Copybara import of gpu-recipes:

Copybara · Copybara · commit b99076598f67 · 2025-02-25T16:12:02.000Z
- 99e8186454e10c4bf07dce0f91b0ab0c76ca1a72 Fix README for multinode inference for DeepSeek R1 with A...

GitOrigin-RevId: 99e8186454e10c4bf07dce0f91b0ab0c76ca1a72
diff --git a/inference/a3mega/deepseek-r1-671b/sglang-serving-gke/README.md b/inference/a3mega/deepseek-r1-671b/sglang-serving-gke/README.md
@@ -2,24 +2,23 @@
 
 This recipe outlines the steps to benchmark inference of a DeepSeek R1 671B model using [SGLang](https://github.com/sgl-project/sglang/tree/main) on an [A3 Mega GKE Node pool](https://cloud.google.com/kubernetes-engine) with multiple nodes.
 
-In order to run this recipe, we use the [LeaderWorkerSet API](https://github.com/kubernetes-sigs/lws) in Kubernetes to spin up multiple nodes and handle distributed inference.
+The recipe uses [LeaderWorkerSet API](https://github.com/kubernetes-sigs/lws) in Kubernetes to spin up multiple nodes and handle distributed inference workload. LWS enables treating multiple Pods as a group, simplifying the management of distributed model serving.
 
 ## Orchestration and deployment tools
 
 For this recipe, the following setup is used:
 
 - Orchestration - [Google Kubernetes Engine (GKE)](https://cloud.google.com/kubernetes-engine)
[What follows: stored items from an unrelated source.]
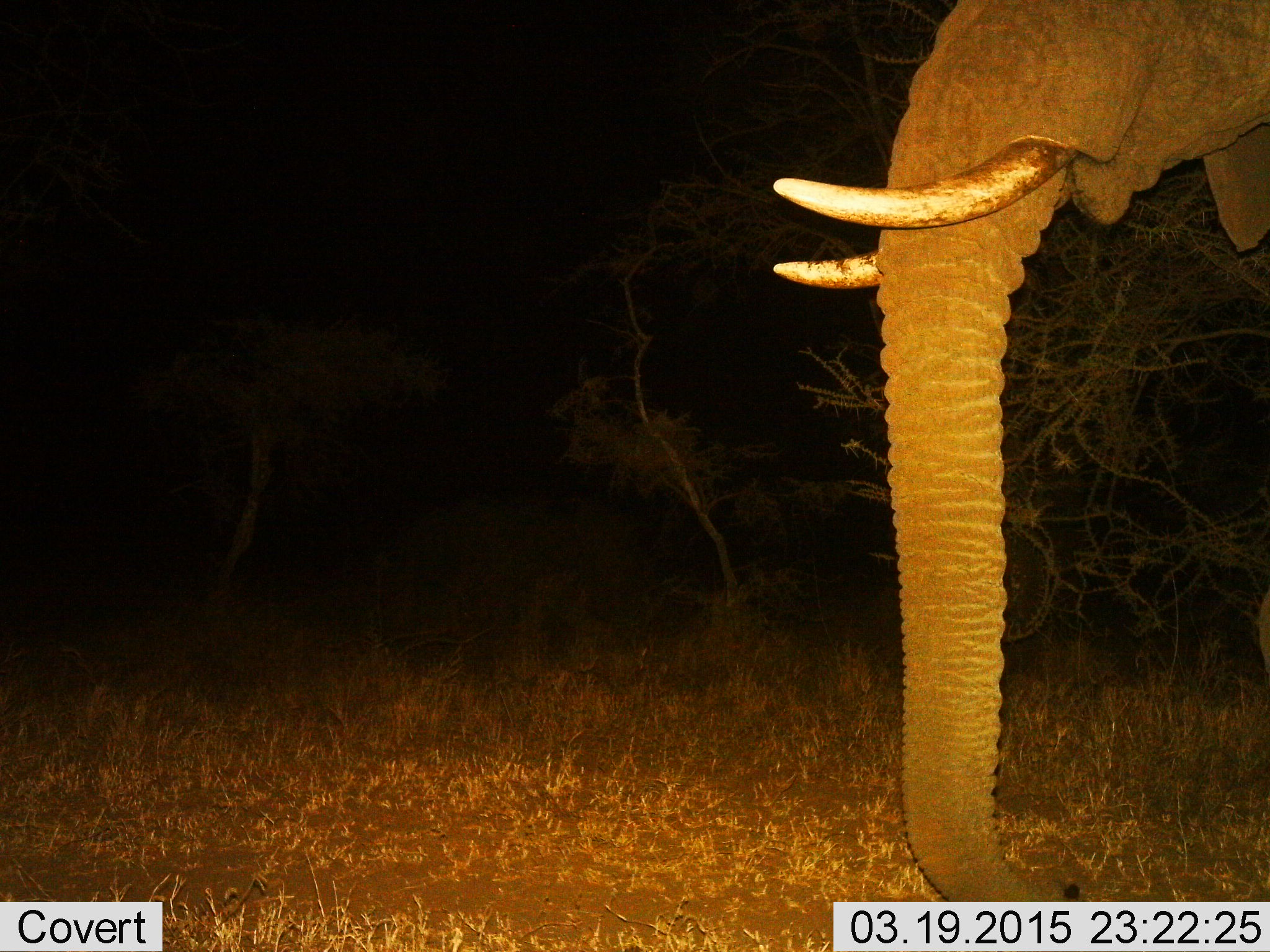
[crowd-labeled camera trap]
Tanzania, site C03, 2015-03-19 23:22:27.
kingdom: Animalia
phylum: Chordata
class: Mammalia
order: Proboscidea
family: Elephantidae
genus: Loxodonta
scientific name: Loxodonta africana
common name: african bush elephant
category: elephant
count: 1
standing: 80%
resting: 0%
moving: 20%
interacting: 0%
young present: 0%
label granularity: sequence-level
-- Job configuration and deployment - Helm chart is used to configure and deploy the
-  [Kubernetes Index Job](https://kubernetes.io/blog/2021/04/19/introducing-indexed-jobs).
-  This job encapsulates inference of DeepSeek R1 671B model using SGLang. The chart generates the manifest, adhering to best practices for using GPUDirect-TCPXO with Google Kubernetes Engine (GKE), which includes setting optimal values for NVIDIA NCCL and the TCPXO NCCL plugin.
+- LeaderWorkerSet Deployment - Helm chart is used to configure and deploy multi-node inference
+  using the [LeaderWorkerSet API](https://github.com/kubernetes-sigs/lws) provisioning leader
+  and worker pods for distributed inference of the DeepSeek R1 671B model using SGLang. The chart generates the manifest, adhering to best practices for using GPUDirect-TCPXO with Google Kubernetes Engine (GKE), which includes setting optimal values for NVIDIA NCCL and the TCPXO NCCL plugin.
 
 ## Prerequisites
 
 Before running this recipe, ensure your environment is configured as follows:
 
 - A GKE cluster with the following setup:
     - An A3 Mega node pool (2 nodes, 16 GPUs)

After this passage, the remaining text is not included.